14 Oct, 2016
10 : 00
This past Wednesday, in a second annual collaboration with DreamOn studios, the Yew Chung International School of Beijing (YCIS Beijing) invited storyteller Priscilla Howe to share some of her most exciting and entertaining tales with ECE and Primary School students. Following her enthralling storytelling sessions, Ms. Howe offered parents and teachers some effective methods to tell inspiring and impactful stories that stimulate a child’s creativity and passion.
Please introduce yourself.
I’m a native New Englander now living in Lawrence, Kansas, with my cat, Francis Bacon. A former children's librarian, I’ve been a full-time storyteller and puppeteer since 1993. I travel around the country and abroad, telling stories in schools, libraries, conferences, festivals and special events. I’m always searching for new stories to tell, as well as for the best restaurant pie on earth!
How did you become a storyteller? What inspired you?
In 1988, I discovered storytelling. I was a children's librarian in Middletown, Connecticut (after a stint as a Slavic Librarian, but that's another story) and my colleagues invited me to tell stories at a school. One of them suggested a book by Philippa Pearce, Lion at School. I flipped through and found the perfect story: "The Crooked Little Finger." I was born with crooked fingers! I told that one, as well as a story I'd made up when I was a teenage babysitter. The kids at the school liked it. I could feel that connection. I was hooked.
What are the key ingredients to a good spoken word story?
One of the structures I love is the “somebody wanted, but…so…” In most good stories, you have to have conflict of some kind and resolution of that conflict. You have to have tension and release of tension. Oftentimes the story will feature a likeable character that faces trouble, resolves it, and receives insight at the end.
How do you choose which stories to tell?
The main thing is I must love the stories I tell. If I don’t like or love the stories, the audience will pick up on this and won’t be engaged. In my mind, that’s the only major rule in storytelling: tell stories you love. That’s the singular hard and fast rule to me.

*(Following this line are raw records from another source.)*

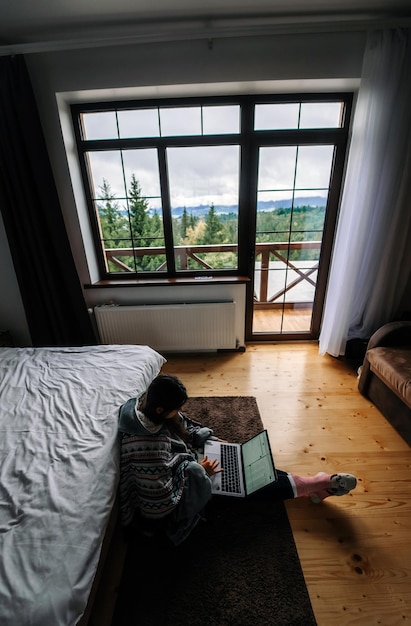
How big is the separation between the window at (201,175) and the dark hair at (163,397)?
1740 mm

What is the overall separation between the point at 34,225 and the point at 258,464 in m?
2.37

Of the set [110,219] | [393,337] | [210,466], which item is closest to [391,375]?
[393,337]

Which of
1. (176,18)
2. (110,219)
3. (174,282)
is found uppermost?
(176,18)

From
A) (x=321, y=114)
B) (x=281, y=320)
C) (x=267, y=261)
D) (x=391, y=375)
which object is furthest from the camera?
(x=281, y=320)

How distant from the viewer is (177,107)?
2205 mm

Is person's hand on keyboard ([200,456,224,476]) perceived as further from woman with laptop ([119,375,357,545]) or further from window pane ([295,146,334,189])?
window pane ([295,146,334,189])

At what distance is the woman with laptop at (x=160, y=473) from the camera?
104 centimetres

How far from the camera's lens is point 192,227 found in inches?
99.2

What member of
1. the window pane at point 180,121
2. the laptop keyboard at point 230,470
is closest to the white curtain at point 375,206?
the window pane at point 180,121

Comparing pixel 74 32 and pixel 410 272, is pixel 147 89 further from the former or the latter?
pixel 410 272

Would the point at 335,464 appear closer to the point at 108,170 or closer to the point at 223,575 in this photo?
the point at 223,575

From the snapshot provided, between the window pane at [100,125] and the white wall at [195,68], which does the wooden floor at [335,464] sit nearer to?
the window pane at [100,125]

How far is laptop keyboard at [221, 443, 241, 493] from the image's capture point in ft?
4.13

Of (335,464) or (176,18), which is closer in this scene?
(335,464)
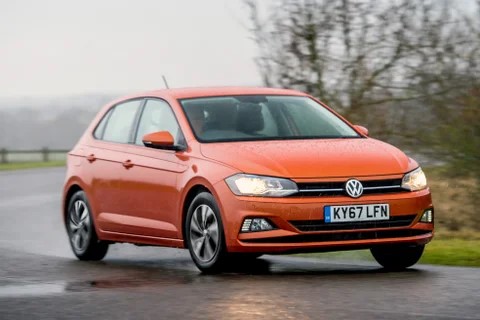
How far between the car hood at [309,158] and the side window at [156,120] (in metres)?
0.80

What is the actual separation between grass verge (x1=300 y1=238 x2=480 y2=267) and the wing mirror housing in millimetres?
2492

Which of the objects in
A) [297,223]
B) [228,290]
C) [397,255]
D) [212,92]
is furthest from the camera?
[212,92]

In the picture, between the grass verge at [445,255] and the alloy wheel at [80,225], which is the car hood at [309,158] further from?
the alloy wheel at [80,225]

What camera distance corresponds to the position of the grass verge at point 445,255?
1258 cm

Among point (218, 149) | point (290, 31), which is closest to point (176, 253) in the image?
point (218, 149)

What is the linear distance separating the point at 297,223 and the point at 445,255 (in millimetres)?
3156

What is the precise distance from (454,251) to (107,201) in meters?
3.59

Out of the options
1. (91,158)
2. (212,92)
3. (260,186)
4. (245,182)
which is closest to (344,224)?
(260,186)

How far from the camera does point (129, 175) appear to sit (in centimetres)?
1229

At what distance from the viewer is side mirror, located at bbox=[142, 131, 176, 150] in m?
11.5

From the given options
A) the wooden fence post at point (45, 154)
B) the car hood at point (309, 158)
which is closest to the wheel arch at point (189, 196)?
the car hood at point (309, 158)

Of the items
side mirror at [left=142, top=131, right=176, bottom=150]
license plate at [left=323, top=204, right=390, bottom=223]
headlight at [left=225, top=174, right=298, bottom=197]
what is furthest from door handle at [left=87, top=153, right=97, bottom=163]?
license plate at [left=323, top=204, right=390, bottom=223]

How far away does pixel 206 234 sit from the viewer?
11.0m

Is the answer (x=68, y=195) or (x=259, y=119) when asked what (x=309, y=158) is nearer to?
(x=259, y=119)
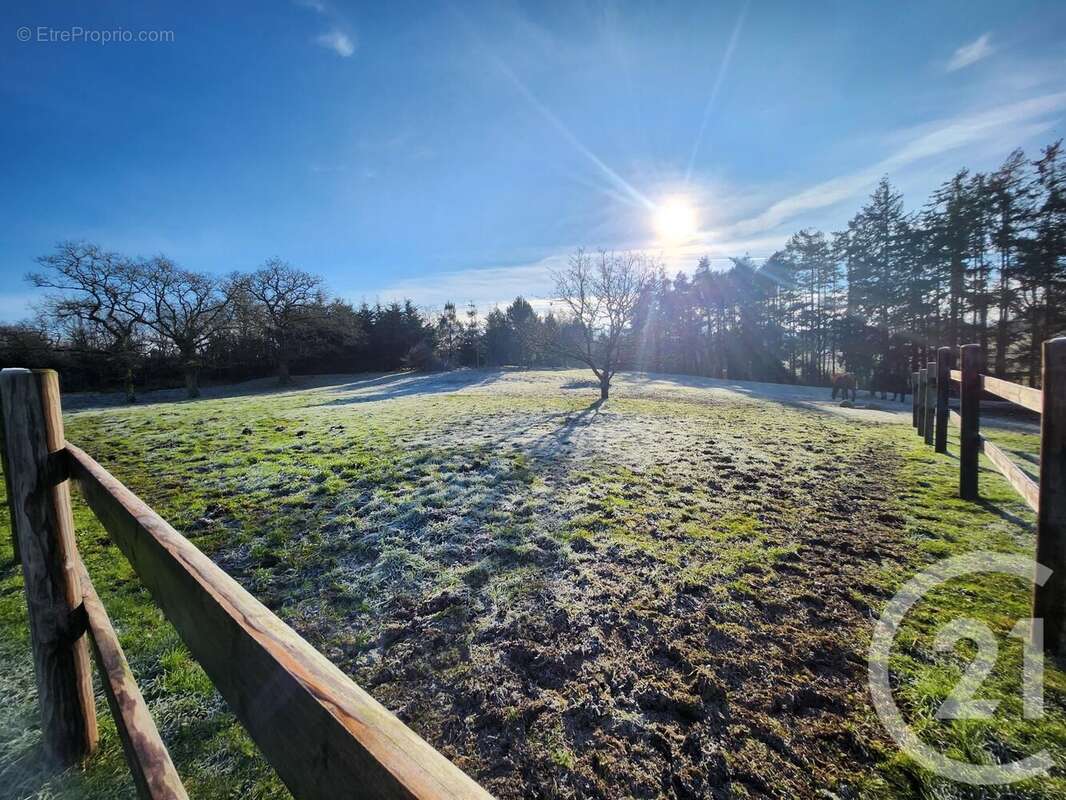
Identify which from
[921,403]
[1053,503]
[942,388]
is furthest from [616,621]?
[921,403]

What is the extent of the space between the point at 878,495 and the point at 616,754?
5.42 meters

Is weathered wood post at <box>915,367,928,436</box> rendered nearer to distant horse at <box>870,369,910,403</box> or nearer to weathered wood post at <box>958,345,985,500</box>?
weathered wood post at <box>958,345,985,500</box>

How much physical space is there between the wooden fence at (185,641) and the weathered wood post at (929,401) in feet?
32.8

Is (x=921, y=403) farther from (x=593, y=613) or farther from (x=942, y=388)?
(x=593, y=613)

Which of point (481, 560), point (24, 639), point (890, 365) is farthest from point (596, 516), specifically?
point (890, 365)

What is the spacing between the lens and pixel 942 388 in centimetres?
663

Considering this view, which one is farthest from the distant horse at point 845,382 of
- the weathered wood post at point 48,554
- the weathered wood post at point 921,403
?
the weathered wood post at point 48,554

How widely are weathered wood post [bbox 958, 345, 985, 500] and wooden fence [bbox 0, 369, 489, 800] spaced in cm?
593

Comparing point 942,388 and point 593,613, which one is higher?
point 942,388

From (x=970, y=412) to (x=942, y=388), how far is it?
259 cm

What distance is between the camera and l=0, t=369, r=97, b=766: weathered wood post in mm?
1804

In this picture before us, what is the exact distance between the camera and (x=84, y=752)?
213 cm

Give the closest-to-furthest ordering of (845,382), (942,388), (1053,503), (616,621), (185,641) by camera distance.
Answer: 1. (185,641)
2. (1053,503)
3. (616,621)
4. (942,388)
5. (845,382)

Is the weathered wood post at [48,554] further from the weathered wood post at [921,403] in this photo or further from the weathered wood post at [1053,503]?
the weathered wood post at [921,403]
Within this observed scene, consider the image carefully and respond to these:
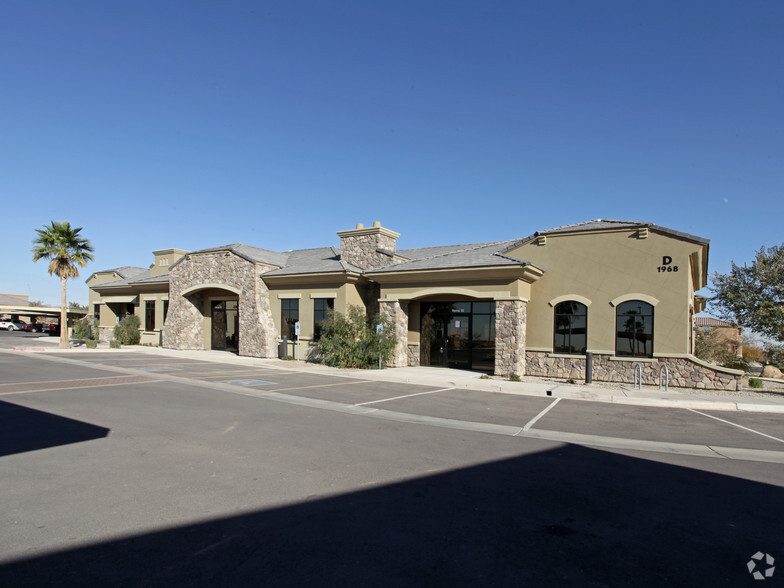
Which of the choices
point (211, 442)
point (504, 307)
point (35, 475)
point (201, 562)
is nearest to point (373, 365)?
point (504, 307)

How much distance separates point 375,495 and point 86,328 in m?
41.0

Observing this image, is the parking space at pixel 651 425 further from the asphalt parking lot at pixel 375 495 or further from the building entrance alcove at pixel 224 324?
the building entrance alcove at pixel 224 324

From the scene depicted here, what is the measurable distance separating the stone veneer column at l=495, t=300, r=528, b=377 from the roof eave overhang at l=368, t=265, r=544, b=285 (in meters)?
1.02

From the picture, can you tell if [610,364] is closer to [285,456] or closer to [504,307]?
[504,307]

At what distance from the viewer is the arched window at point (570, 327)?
18.6 meters

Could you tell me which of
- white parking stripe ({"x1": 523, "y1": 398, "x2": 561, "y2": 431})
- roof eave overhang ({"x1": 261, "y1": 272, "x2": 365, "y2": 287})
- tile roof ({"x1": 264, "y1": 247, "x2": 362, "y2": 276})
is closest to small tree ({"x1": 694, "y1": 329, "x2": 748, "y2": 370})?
white parking stripe ({"x1": 523, "y1": 398, "x2": 561, "y2": 431})

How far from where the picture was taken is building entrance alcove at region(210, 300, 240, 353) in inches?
1150

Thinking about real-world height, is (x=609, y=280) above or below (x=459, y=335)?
above

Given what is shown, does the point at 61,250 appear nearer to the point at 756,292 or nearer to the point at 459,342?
the point at 459,342

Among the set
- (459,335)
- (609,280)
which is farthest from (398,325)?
(609,280)

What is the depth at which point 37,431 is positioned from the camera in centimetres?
841

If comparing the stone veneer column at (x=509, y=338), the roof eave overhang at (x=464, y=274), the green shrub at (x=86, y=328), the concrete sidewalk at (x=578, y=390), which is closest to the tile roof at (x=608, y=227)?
the roof eave overhang at (x=464, y=274)

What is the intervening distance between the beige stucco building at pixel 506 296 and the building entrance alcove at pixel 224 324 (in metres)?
1.46

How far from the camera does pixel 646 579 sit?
3.95 m
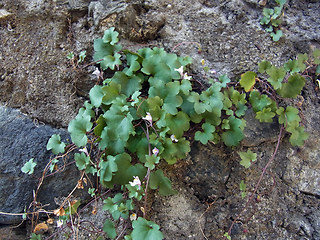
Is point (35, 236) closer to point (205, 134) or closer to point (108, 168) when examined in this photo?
point (108, 168)

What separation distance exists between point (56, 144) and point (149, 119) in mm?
496

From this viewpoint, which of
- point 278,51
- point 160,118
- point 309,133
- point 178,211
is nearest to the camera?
point 160,118

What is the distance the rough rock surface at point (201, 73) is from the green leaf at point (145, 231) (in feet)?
0.72

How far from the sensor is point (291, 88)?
5.20 ft

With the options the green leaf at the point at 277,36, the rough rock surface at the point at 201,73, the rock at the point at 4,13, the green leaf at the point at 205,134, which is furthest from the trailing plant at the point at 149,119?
the rock at the point at 4,13

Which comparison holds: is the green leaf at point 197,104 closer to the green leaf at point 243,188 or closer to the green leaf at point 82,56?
the green leaf at point 243,188

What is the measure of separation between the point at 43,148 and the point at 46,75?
415 mm

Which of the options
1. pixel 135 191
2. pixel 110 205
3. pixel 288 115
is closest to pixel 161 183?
pixel 135 191

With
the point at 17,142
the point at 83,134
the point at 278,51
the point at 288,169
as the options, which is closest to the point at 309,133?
the point at 288,169

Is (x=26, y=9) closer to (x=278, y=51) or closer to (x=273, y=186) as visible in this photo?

I also want audiences to get whatever they get out of it; I don’t like to have an agenda or intended message. A storytelling idol of mine, Donald Davis, said that “meaning is the property of the listener;” I’m not in charge of how the audience reacts, which is part of the fun! I love to see the reactions and discussions these stories provoke.
What are some of the most effective ways parents can improve story time with their own children?
There are a few fun storytelling games that I love. When I was a kid, one game we would play was called “Mailbag”, a passaround story. One person starts the story, and then after a few sentences says “mailbag,” or any other keyword, which prompts the next person in the circle to start speaking. Another similar game is called “Magic Box.” Find a box and put some small random objects in it. Players pass the box around and draw items out as they pass, creating a story from the items they pull out.
I also encourage parents to tell stories from their own lives: times they got in trouble, times they didn’t get in trouble but should have, or maybe a time that they almost won something but didn’t. If you can set up that kind of tension it makes for an interesting story.
The essential part of all of these activities is connection. It’s a connection of the storyteller with the listeners and the story, the listeners among themselves, the listeners and the story, and so on. Storytelling is a fantastic way to strengthen an intra-family connection.
What are your favorite stories to tell children?
Because I only tell stories I love, the story I love most is the one I’m telling at the moment. The favorite of the listeners is “The Ghost with the One Black Eye.” Kids love this story; they want to hear it over and over again and can even retell it themselves! The story is about a baby who wants their apple juice, but all the characters are too scared to go and get it because of this ghost. In the end, it’s the baby who finally goes and retrieves the juice.
I think this story is popular among children because normally babies (and children) are the powerless ones, but in this case it’s the baby who vanquishes the ghost. The listeners gain power through that!
What kind of benefits do you think this form of communication gives young children?
In the example of the story I mentioned just now, it gives the child listeners a little extra power, self-esteem, and encouragement. Listeners in a group also have a shared history through hearing stories; they can remember stories that they hear and have a stronger connection between them. Passaround stories like the ones mentioned before also enhance children’s creativity.
Please recommend a lesser known book or story to parents for the following age groups:
For ECE and preschool-aged children, I recommend any work by Robert Munsch. He has some great picture books whose stories are very fun to tell and retell.
For slightly older Primary School students, Phillipa Pearce’s stories are really great. I particularly enjoy telling Lion at School and the short story collection Who’s Afraid?